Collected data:
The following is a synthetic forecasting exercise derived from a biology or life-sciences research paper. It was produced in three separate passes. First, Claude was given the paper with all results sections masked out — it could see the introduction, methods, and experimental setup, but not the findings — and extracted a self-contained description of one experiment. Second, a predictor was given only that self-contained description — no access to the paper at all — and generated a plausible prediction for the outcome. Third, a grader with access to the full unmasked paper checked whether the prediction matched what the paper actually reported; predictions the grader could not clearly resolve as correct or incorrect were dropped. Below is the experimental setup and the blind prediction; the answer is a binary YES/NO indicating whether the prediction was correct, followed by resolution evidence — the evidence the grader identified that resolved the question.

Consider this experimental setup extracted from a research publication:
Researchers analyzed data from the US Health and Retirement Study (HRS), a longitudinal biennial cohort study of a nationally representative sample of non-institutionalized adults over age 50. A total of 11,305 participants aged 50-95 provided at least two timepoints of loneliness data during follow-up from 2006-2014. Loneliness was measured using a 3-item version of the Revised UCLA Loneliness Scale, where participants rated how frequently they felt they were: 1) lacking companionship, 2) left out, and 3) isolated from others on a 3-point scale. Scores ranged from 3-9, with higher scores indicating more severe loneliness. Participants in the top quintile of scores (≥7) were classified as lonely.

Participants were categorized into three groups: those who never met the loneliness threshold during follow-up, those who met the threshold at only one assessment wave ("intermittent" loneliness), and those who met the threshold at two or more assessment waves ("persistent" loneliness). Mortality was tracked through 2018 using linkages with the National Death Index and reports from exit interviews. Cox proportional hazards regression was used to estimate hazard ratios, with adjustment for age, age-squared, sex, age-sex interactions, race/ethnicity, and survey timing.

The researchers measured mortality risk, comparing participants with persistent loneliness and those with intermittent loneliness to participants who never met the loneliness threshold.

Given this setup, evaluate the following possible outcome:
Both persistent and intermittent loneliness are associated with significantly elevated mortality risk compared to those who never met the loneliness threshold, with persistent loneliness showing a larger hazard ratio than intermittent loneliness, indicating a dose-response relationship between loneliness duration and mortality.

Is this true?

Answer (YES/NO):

**WHAT YOU WILL DO:** A verbatim transcription is required of the lines from the one with "Given this setup, evaluate" through the final line of the entries above, and of nothing else.

**ANSWER TO THE PROBLEM:**
Given this setup, evaluate the following possible outcome:
Both persistent and intermittent loneliness are associated with significantly elevated mortality risk compared to those who never met the loneliness threshold, with persistent loneliness showing a larger hazard ratio than intermittent loneliness, indicating a dose-response relationship between loneliness duration and mortality.

Is this true?

Answer (YES/NO):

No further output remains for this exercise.